• Enrique Silva

RAPTO

Actualizado: 14 de mar de 2019


Lo mejor del cineasta Frank Pérez-Garland es su episodio del largometraje colectivo "Cu4tro" (2009). Relato breve, introspectivo, cargado de atmósfera, con una sólida interpretación de Vanessa Saba. En su ópera prima "Un día sin sexo" (2005) mostraba una cierta habilidad para construir personajes con química en sus interrelaciones e ilustrar situaciones de carácter intimista. Luego lo ha ganado una irregularidad de la que pueden rescatarse algunos momentos del drama "Ella & él" (2015) y otros tantos de la comedia musical "Locos de amor" (2016). En cambio, "La cara del diablo" (2014) y "Margarita" (2016) son películas formularias en el peor de los sentidos, sin gracia ni chiste.


"Rapto", su nuevo filme, financiado en coproducción con Argentina, daba la impresión, a partir de un tráiler más o menos llamativo, de ser un proyecto de interés. Sin embargo, el resultado es decepcionante.

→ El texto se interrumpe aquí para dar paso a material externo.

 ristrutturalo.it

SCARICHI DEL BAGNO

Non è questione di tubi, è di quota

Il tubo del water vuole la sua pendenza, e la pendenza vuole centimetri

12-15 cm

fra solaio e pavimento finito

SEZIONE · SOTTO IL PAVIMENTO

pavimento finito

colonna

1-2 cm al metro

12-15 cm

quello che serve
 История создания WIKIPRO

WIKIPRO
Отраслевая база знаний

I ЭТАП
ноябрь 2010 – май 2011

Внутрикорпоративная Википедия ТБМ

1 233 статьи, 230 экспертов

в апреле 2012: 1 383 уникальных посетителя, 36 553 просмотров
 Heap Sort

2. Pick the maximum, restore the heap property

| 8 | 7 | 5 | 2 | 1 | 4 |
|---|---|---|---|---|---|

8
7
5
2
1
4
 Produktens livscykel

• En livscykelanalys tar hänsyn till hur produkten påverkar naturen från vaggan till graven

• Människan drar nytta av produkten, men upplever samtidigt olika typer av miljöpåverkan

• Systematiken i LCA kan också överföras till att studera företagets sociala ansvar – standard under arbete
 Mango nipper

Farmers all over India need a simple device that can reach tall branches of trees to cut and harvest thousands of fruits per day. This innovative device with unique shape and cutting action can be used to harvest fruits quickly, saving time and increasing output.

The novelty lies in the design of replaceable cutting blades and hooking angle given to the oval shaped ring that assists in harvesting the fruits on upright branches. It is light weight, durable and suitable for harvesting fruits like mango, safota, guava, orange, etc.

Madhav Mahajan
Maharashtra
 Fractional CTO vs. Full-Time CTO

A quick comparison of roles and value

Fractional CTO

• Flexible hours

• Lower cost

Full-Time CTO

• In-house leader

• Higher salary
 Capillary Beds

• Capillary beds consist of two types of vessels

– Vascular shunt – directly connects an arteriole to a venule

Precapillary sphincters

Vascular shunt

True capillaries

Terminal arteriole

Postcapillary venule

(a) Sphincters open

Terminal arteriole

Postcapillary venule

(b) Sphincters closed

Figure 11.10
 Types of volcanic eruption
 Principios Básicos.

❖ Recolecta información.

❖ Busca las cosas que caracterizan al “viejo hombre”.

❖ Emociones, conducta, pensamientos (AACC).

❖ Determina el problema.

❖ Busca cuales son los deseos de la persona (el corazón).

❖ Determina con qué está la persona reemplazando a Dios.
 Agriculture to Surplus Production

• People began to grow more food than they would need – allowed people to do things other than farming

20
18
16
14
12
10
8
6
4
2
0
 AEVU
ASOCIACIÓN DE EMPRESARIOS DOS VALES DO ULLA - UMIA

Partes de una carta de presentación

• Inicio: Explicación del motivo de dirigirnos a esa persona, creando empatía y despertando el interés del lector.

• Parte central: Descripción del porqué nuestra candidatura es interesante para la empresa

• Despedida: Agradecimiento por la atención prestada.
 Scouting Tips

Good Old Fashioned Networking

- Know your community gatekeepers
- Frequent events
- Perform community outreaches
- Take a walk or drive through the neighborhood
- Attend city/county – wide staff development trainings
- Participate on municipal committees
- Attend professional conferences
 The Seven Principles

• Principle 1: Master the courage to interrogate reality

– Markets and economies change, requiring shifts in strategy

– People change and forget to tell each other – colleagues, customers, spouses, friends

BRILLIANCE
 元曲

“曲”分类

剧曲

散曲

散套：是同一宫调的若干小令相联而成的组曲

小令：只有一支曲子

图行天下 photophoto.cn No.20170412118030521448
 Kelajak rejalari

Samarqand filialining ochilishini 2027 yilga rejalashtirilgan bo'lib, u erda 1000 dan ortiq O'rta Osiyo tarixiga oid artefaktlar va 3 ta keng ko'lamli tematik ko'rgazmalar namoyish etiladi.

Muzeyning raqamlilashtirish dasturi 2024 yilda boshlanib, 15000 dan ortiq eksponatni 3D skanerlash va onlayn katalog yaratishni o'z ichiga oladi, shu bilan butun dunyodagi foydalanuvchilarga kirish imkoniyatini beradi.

Un guión deficiente, que propone una intriga ambiciosa que se enreda en su propio juego y resuelve al trancazo, es el principal problema.



La historia del secuestro de un acaudalado empresario que pone en jaque la vida de su nieto, pierde su potencial atractivo en giros absurdos, en elipsis y explicaciones que no aportan nada sustantivo. La tesis que opone la justicia a la venganza -o al revés si se quiere- termina convertida en una anécdota más por culpa de una realización opaca, en la que todo parece apuntar a un desenlace revelador y contundente que, francamente, se adivina antes de tiempo.


Los personajes están diseñados con lo justo, sostenidos algunos de ellos en actores de larga data que cumplen su labor lo mejor que pueden. Por ejemplo, el argentino Osmar Núñez, Gustavo Bueno o Martha Figueroa. Otros lucen muy poco convincentes (el adolescente al que el protagonista obliga a ayudarlo o el amigo hacker que todo lo puede). Incluso, el supuestamente relevante rol que interpreta Giovanni Ciccia, que debería aportar algo de misterio o tensión al relato, se pierde por el camino.


Queda entonces el mal sabor de una película que no cuaja, con alguna escena aislada bien resuelta (la humillación de la esposa del empresario a la enamorada de su nieto) y nada más. La percepción es que la carrera del director no levanta vuelo.